--- The data ---
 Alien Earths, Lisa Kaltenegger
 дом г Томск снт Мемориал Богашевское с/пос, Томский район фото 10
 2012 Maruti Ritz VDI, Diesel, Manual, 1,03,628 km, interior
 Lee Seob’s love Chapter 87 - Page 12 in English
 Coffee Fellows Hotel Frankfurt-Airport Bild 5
---
Copy every one of the entries above word for word, keeping their order.

Task output =>
 Alien Earths, Lisa Kaltenegger
 дом г Томск снт Мемориал Богашевское с/пос, Томский район фото 10
 2012 Maruti Ritz VDI, Diesel, Manual, 1,03,628 km, interior
 Lee Seob’s love Chapter 87 - Page 12 in English
 Coffee Fellows Hotel Frankfurt-Airport Bild 5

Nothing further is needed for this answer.